8. Pour your batter into the cake pan.

9. Cover with foil.

10. Pour 1 1/2 cups of water into your Instant Pot and place the trivet correctly.

11. Place your cake pan onto the trivet.

12. Cook at high pressure for 17 minutes.

13. Let the steam release naturally and carefully remove your cake from the trivet.

14. Let it cool and refrigerate for at least 2 hours before serving.

Servings: 5

Source: Corrie Cooks

Have a great day, stay well, stay safe.


  1. Being a sole care giver is incredibly isolating, exhausting and often demoralising - particularly when there is no possibility of recovery.
    I am thrilled that you have ladydog and now Kathy. The PSW have to be a help too.
    The four o'clock exercises sound like a brainwave.
    Time is a trickster for all of us, and it is not surprising poor Matt gets confused and distressed.
    Stay well.

    1. You are so right Sue. Not only them, but I am lucky to have very good friends on the internet too.


  2. I am sure that most of us can understand that dealing with a spouse with AD can be a lonely and frustrating experience, especially if one has no support mechanisms. Enforced confinement due to Covid-19 can only have exacerbated the problem. And you have your own health issues too, Jo, so that adds to the burden I am sure. Hope the cherries help the gout; you will enjoy them anyway. We bought some local cherries at the farmers market recently and they were quite delicious.

    1. I don't think "most" understand at all David, I certainly didn't before. Yes, I just wish I could get my own health problems fixed. You're right, I will enjoy the cherries. Long time since I had any.

  3. Very glad you have friends to keep you company so you don't feel so isolated.

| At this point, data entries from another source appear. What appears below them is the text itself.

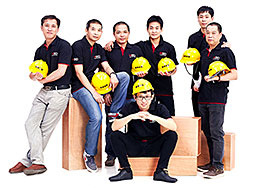 裝修設計公司VS裝修隊？各有利弊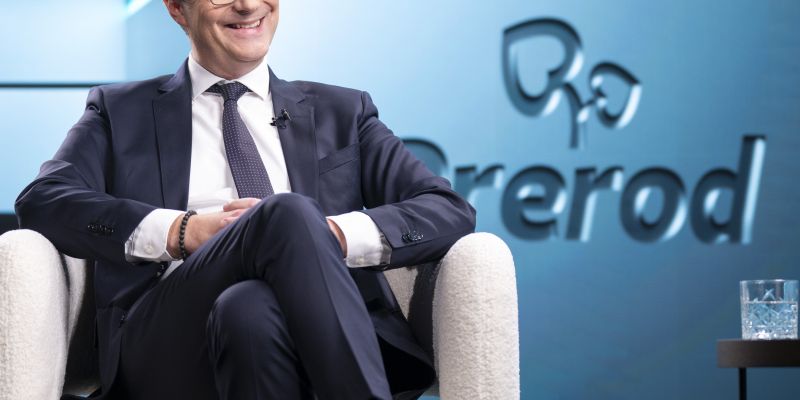 Prebilič o svojem hobiju: "Ženo skrbi, da bom zapravil celo premoženje"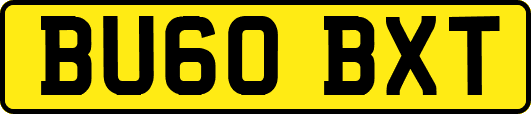 BU60BXT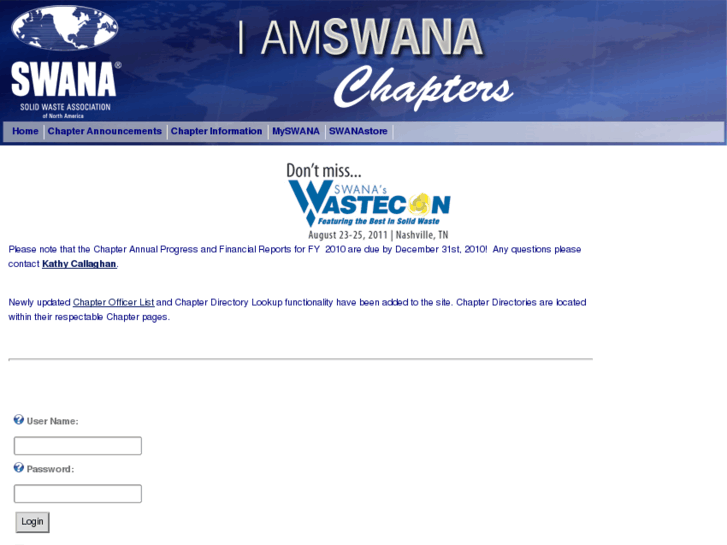 www.swanachapters.com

    1. People like the Fellowship of the Dragon help too Alex.

  4. I have been taking black cherry tablets for about 20 years now. They really seem to help with my arthritis and I take no other medication for it.

    1. Interesting, never heard of that before Denise. I will see how I get on with just eating cherries.

  5. Good idea to adjust his exercise time. He needs to do them.

    1. You're right Diane, it is important. Hopefully we will, one day, be able to get rid of the pain in his leg.

  6. It’s rough at the best of times for the caregivers never mind now so I a, glad you have your friends you can see even if at a distance. It’s tough to know whom to talk to because most people don’t want to hear about this. For the fear you mention and also just not knowing what to say and don’t want to hear about sad things. They have no idea that this hurts

    1. You are so right Birgit. But we are told to ask for help from people and not to give them an out. People generally don't understand either. I didn't.